By Lauren Snedeker, Assistant Professor of Teaching, Coordinator for the Aging and Health Certificate Program
Familial caregivers are the unsung heroes of the COVID-19 pandemic.According to AARP and the National Alliance on Caregiving (2020), one in five adults are currently providing unpaid care to an adult. Because of the risks associated with nursing home care, many are electing to keep their person home, perhaps longer than planned and despite the accumulation of new needs and new stress. The Rosalyn Carter Institute for Caregiving (2020) recently surveyed 400 caregivers in the US currently supporting a family member or friend and learned that over 80% are experiencing an increase in stress, a decrease in available respite (or relief) services, financial/resource insecurity, and an increase in isolation. While social workers in the fields of aging and health have consistently advocated for more attention, services, and policy change on behalf of family caregivers, the COVID-19 pandemic has further punctuated this critical need.

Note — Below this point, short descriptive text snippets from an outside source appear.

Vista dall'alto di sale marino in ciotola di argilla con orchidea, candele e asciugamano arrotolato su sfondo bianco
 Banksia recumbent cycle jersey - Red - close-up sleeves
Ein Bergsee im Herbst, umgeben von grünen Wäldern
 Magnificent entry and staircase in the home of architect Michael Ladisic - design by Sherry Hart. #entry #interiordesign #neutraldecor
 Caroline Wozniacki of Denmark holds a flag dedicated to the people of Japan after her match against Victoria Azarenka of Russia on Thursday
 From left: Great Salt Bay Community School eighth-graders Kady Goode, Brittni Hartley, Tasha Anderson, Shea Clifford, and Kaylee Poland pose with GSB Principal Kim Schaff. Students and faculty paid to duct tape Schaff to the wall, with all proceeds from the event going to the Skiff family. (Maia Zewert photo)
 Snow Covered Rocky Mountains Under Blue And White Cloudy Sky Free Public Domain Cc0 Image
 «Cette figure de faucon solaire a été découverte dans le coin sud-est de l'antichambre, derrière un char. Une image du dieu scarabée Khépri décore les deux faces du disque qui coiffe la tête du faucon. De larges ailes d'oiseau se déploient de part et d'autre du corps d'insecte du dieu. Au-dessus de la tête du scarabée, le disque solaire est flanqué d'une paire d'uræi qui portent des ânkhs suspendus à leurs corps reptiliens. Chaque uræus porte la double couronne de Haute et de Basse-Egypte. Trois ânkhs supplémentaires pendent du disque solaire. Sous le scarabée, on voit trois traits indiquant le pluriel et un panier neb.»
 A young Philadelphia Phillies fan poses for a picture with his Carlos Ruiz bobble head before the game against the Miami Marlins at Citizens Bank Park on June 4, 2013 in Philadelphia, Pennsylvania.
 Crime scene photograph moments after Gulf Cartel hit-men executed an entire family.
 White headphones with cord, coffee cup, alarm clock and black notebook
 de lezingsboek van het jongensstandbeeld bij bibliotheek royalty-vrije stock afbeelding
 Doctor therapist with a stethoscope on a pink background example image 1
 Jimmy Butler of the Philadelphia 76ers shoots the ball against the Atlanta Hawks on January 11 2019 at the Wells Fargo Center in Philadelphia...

November is National Family Caregivers Month, first signed by President Clinton in 1997. This year’s theme, appropriately so, is Caregiving in Crisis. Please review the following resources and tips from organizations that focus on supporting caregivers across the country so you can take action today on behalf of family caregivers everywhere by building your awareness and enhancing your practice.
1. Recognize that caregiving duties can be broad.
Some duties can include direct care where an individual needs support with basic needs like hygiene. Other duties could be broader, like help with bills.
2. Realize how, regardless of what they are doing, family caregivers are doing more than we know.
Remember, family caregivers are taking on needs in addition to their own, and likely their own direct family members’, needs. Family caregivers are often balancing their person’s needs, their jobs, children, and other tasks that can lead them to feel overwhelmed.
3. Understand that family caregivers experience numerous changes.
Changes in their daily activities, changes in their roles with family members, and changes in their relationships with others can all stem from the caregiver role. A common shift for family caregivers supporting an older family member is the way roles can reverse. For example, an adult child caring for their parent now may identify more like the parent in the relationship and, as a result, may mourn the loss of this child role in addition to the independence of the person.
4. Family caregivers benefit from validation.
Caregiving can be challenging and sad, yet it can also be inspiring and joyful. Sometimes all of these experiences can happen in one day for a family caregiver, depending on the situation. Validate caregivers no matter how they are feeling so they can continue performing vital work for their person.